- What is needed:
If a line of the records contains the word "warthog", list it.

- Supplied data:
• • • • • • •

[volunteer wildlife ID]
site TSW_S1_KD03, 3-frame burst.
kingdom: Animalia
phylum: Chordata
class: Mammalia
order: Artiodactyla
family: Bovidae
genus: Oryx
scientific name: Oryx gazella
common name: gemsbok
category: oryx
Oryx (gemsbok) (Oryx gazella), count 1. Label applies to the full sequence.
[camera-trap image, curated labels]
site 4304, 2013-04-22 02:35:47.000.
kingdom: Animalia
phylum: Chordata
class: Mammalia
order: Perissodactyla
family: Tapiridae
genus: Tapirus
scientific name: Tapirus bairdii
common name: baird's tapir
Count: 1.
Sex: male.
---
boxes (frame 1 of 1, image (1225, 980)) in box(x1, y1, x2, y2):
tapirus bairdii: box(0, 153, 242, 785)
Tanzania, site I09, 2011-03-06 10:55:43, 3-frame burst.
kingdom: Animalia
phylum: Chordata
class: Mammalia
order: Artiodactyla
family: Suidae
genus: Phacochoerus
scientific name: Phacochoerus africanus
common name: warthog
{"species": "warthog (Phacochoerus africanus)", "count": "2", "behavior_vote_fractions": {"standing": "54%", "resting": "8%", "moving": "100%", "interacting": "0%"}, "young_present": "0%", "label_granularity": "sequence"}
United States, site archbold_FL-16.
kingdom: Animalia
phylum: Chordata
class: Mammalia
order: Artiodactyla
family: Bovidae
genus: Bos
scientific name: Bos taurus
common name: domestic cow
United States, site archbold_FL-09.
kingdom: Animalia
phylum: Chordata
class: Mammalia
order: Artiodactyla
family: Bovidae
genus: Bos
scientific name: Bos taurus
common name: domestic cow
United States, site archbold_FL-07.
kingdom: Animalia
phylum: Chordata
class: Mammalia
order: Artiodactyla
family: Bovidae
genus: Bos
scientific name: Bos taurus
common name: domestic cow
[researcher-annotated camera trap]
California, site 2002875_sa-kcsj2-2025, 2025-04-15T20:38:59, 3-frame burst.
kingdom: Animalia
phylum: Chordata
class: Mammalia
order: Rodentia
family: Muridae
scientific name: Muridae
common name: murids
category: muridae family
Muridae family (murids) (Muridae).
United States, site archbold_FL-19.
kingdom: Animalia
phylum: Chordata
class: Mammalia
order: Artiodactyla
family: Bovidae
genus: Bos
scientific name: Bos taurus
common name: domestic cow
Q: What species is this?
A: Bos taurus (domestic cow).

• • • • • • •

- Response to this exercise:
common name: warthog
{"species": "warthog (Phacochoerus africanus)", "count": "2", "behavior_vote_fractions": {"standing": "54%", "resting": "8%", "moving": "100%", "interacting": "0%"}, "young_present": "0%", "label_granularity": "sequence"}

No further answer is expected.